Asked about the company’s alternate revenue streams, Anand Subramanian, Ola spokesperson, said: “Besides our ride-hailing business, we hold strong position in other businesses including Ola Foods, Ola Financial Services and Ola Electric. Our food business has 50 cloud kitchens in India and we aim to build a portfolio of 6-8 brands across a network of 200 kitchens by the end of 2021. Simultaneously, we are focussing a lot of our business around having a much larger share of electric vehicles. Our recent acquisition of Etergo BV marked our entry into the premium electric two-wheeler market both globally and nationally.”

Slow recovery

To further compound matters, the overall slowdown in the funding environment could see Ola manoeuvring some steep speed breakers on its road to raising funding from existing investors or fresh funding from external investors to extend its runway for another 12-18 months, until the business environment is back on track.

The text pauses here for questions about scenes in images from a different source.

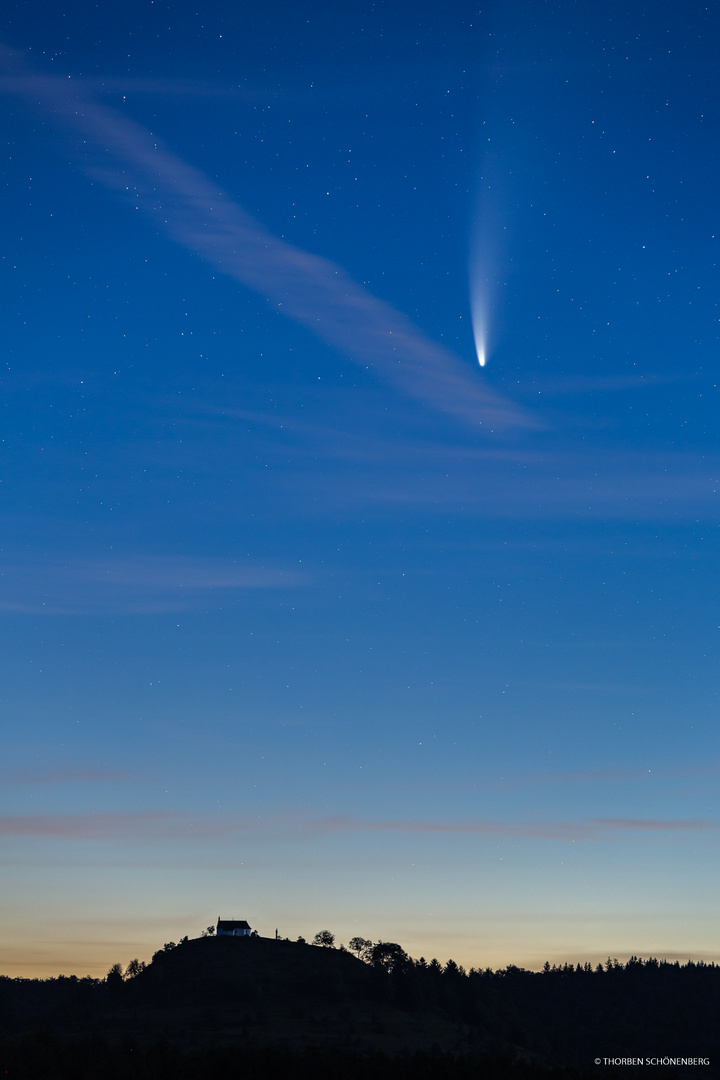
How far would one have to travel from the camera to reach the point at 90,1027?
623ft

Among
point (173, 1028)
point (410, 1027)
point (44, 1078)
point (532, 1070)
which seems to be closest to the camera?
point (44, 1078)

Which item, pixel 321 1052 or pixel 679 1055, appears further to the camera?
pixel 679 1055

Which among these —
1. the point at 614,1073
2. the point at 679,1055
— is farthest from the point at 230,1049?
the point at 679,1055

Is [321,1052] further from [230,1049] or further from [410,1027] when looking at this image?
[410,1027]

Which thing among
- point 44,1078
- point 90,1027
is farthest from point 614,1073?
point 90,1027

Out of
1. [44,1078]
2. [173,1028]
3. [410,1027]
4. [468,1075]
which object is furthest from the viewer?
[410,1027]

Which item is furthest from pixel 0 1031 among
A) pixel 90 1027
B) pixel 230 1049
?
pixel 230 1049

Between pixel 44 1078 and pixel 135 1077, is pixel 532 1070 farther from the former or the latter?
pixel 44 1078

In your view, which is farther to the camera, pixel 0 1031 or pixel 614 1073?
pixel 0 1031

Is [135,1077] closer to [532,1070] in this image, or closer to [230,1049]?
[230,1049]

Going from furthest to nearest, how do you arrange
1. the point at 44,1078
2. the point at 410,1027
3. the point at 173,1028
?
the point at 410,1027 → the point at 173,1028 → the point at 44,1078

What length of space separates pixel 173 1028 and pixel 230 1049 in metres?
40.0

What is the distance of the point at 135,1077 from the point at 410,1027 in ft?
268

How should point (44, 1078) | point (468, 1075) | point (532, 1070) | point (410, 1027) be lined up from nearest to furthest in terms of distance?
1. point (44, 1078)
2. point (468, 1075)
3. point (532, 1070)
4. point (410, 1027)
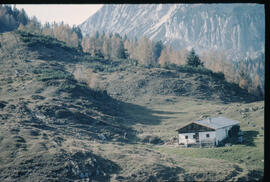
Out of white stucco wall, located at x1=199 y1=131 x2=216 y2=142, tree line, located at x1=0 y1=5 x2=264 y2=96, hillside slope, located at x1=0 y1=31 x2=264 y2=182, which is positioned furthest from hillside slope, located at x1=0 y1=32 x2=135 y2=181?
tree line, located at x1=0 y1=5 x2=264 y2=96

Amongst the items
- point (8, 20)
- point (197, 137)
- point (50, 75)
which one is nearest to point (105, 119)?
point (197, 137)

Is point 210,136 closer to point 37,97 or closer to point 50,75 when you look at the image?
point 37,97

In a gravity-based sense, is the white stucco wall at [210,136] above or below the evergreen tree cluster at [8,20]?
below

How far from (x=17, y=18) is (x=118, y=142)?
140977 millimetres

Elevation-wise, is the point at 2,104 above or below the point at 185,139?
above

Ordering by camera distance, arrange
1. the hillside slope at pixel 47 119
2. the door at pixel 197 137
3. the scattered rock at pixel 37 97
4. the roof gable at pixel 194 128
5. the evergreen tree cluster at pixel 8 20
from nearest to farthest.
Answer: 1. the hillside slope at pixel 47 119
2. the roof gable at pixel 194 128
3. the door at pixel 197 137
4. the scattered rock at pixel 37 97
5. the evergreen tree cluster at pixel 8 20

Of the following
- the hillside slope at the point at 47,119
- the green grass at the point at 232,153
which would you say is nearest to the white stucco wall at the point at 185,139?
the green grass at the point at 232,153

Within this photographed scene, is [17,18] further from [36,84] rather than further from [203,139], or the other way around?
[203,139]

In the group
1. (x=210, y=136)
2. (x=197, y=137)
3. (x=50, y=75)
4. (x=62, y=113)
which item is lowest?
(x=197, y=137)

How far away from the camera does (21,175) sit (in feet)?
114

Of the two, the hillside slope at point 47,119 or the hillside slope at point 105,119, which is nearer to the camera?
the hillside slope at point 47,119

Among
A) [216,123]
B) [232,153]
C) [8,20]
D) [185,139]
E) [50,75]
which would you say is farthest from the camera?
[8,20]

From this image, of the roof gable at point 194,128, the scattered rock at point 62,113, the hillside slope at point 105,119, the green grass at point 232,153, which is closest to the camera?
the hillside slope at point 105,119

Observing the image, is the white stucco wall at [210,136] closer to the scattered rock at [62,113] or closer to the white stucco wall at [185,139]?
the white stucco wall at [185,139]
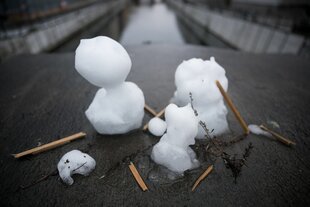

“Recovery is unlikely to cross 60-70 per cent in the next 12 months. While Ola may raise bridge funding from existing investors to tide over the current crisis, having Chinese investors on its cap table will make it difficult for it to raise funds from fresh non-Chinese investors, because of the Centre’s recent stand on Chinese investments,” said K Vaitheeswaran, co-founder AGAIN Drinks, and e-commerce pioneer.

Last valued at $6.3 billion when it raised $5.1 million from a Seoul-based fund — ARK Ola Pre-IPO Private Investment Trust — in September 2019, Ola has raised a total of $3.8 billion in funding in over 25 rounds from 44 investors to date, as per Crunchbase data. In March 2019, Ola had raised $300 million from Hyundai Motor Group and Kia Motors Corporation.